• **Description of the task**
Copy nothing but the text: reproduce each line of the listing exactly and leave the pictures out.

>> BEGIN Supplied data

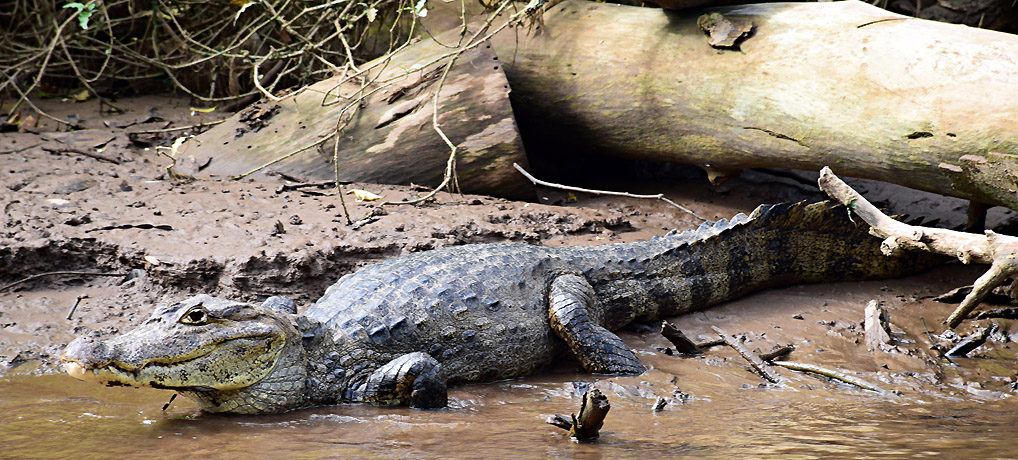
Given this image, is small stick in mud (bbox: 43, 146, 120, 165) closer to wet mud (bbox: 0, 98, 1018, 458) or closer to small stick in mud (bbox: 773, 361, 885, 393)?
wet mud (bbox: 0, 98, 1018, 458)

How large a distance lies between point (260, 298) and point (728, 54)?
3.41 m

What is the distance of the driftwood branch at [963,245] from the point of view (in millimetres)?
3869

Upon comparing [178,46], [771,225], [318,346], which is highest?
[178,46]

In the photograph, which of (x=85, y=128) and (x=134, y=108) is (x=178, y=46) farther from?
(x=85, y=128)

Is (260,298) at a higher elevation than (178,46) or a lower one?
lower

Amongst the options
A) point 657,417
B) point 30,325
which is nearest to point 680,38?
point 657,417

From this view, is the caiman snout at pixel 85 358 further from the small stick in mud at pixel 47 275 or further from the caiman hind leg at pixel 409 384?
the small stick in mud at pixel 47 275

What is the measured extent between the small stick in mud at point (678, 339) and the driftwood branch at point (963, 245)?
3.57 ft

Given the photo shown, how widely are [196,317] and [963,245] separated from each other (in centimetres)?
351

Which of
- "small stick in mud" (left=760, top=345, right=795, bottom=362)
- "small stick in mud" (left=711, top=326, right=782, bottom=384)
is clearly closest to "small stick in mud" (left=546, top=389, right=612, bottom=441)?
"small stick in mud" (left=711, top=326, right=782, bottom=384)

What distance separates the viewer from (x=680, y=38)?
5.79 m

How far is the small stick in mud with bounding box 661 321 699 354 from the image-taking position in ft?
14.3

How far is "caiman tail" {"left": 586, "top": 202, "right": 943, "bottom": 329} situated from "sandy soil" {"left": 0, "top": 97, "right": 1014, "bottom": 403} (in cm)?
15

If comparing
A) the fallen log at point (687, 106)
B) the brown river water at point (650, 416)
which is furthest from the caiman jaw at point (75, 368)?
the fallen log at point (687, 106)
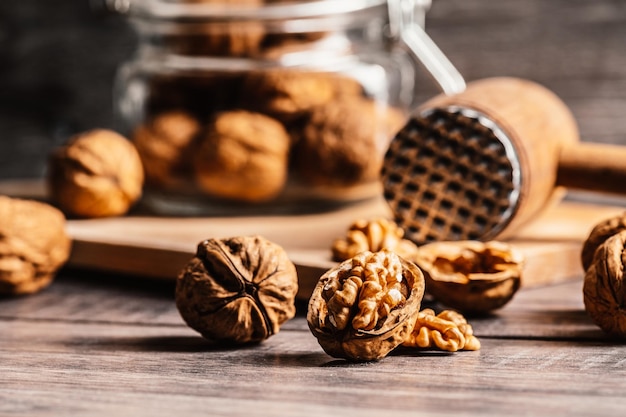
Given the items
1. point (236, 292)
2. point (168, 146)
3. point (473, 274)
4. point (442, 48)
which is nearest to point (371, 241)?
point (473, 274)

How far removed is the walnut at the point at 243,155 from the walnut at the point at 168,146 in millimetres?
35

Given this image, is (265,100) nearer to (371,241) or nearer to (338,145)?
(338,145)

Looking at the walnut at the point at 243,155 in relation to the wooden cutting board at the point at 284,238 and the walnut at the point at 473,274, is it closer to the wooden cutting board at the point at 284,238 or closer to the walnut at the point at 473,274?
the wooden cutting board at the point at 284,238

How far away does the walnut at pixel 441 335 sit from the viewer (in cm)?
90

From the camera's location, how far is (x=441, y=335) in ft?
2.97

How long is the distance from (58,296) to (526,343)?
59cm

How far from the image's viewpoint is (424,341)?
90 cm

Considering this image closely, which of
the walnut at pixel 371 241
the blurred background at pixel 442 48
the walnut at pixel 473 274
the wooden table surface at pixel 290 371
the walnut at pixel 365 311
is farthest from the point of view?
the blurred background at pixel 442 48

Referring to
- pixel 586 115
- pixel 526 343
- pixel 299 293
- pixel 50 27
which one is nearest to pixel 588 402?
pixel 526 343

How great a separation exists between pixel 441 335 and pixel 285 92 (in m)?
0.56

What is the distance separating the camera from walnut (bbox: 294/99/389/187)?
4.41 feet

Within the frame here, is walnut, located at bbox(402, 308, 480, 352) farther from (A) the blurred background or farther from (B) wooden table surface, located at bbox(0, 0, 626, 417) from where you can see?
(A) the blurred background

>> END Supplied data

• **Full answer**
Given this image, is small stick in mud (bbox: 43, 146, 120, 165) closer to wet mud (bbox: 0, 98, 1018, 458) or closer to small stick in mud (bbox: 773, 361, 885, 393)?
wet mud (bbox: 0, 98, 1018, 458)

How large a distance lies between point (260, 298) and point (728, 54)?
3.41 m

What is the distance of the driftwood branch at [963,245] from the point of view (in millimetres)?
3869

Upon comparing [178,46], [771,225], [318,346], which is highest?
[178,46]

In the photograph, which of (x=85, y=128) and (x=134, y=108) is (x=178, y=46) farther from?
(x=85, y=128)

Is (260,298) at a higher elevation than (178,46) or a lower one?
lower

Amongst the options
A) point 657,417
B) point 30,325
which is nearest to point 680,38?
point 657,417

From this view, is the caiman snout at pixel 85 358 further from the small stick in mud at pixel 47 275 or further from the caiman hind leg at pixel 409 384?
the small stick in mud at pixel 47 275

What is the measured extent between the small stick in mud at point (678, 339) and the driftwood branch at point (963, 245)?
3.57 ft

Given the photo shown, how widely are [196,317] and [963,245] separated from each other (in centimetres)?
351

Which of
- "small stick in mud" (left=760, top=345, right=795, bottom=362)
- "small stick in mud" (left=711, top=326, right=782, bottom=384)
is clearly closest to "small stick in mud" (left=546, top=389, right=612, bottom=441)?
"small stick in mud" (left=711, top=326, right=782, bottom=384)

What distance separates the viewer from (x=680, y=38)?
5.79 m

How far is the small stick in mud with bounding box 661 321 699 354 from the image-taking position in ft?
14.3

How far is "caiman tail" {"left": 586, "top": 202, "right": 943, "bottom": 329} situated from "sandy soil" {"left": 0, "top": 97, "right": 1014, "bottom": 403} (in cm)?
15

If comparing
A) the fallen log at point (687, 106)
B) the brown river water at point (650, 416)
which is furthest from the caiman jaw at point (75, 368)?
the fallen log at point (687, 106)
Given the items
1. point (236, 292)
2. point (168, 146)
3. point (473, 274)
4. point (442, 48)
which is nearest to point (371, 241)?
point (473, 274)

How far removed is the walnut at the point at 243,155 from the walnut at the point at 168,146 in millimetres?
35

Given this image, is (265,100) nearer to (371,241) or nearer to (338,145)?
(338,145)

Looking at the walnut at the point at 243,155 in relation to the wooden cutting board at the point at 284,238 and the walnut at the point at 473,274, is it closer to the wooden cutting board at the point at 284,238 or closer to the walnut at the point at 473,274?
the wooden cutting board at the point at 284,238

How far away does the walnut at pixel 441 335 sit from the viewer (in cm)?
90

From the camera's location, how far is (x=441, y=335) in ft?
2.97

How long is the distance from (58,296) to (526,343)?
59cm

How far from the image's viewpoint is (424,341)?
90 cm

Considering this image closely, which of
the walnut at pixel 371 241
the blurred background at pixel 442 48
the walnut at pixel 473 274
the wooden table surface at pixel 290 371
the walnut at pixel 365 311
is farthest from the point of view?
the blurred background at pixel 442 48

Referring to
- pixel 586 115
- pixel 526 343
- pixel 299 293
- pixel 50 27
which one is nearest to pixel 588 402?
pixel 526 343

How great a separation exists between pixel 441 335 and pixel 285 92 (in m)?
0.56

What is the distance separating the camera from walnut (bbox: 294/99/389/187)?
4.41 feet

Within the frame here, is walnut, located at bbox(402, 308, 480, 352) farther from (A) the blurred background or farther from (B) wooden table surface, located at bbox(0, 0, 626, 417) from where you can see?
(A) the blurred background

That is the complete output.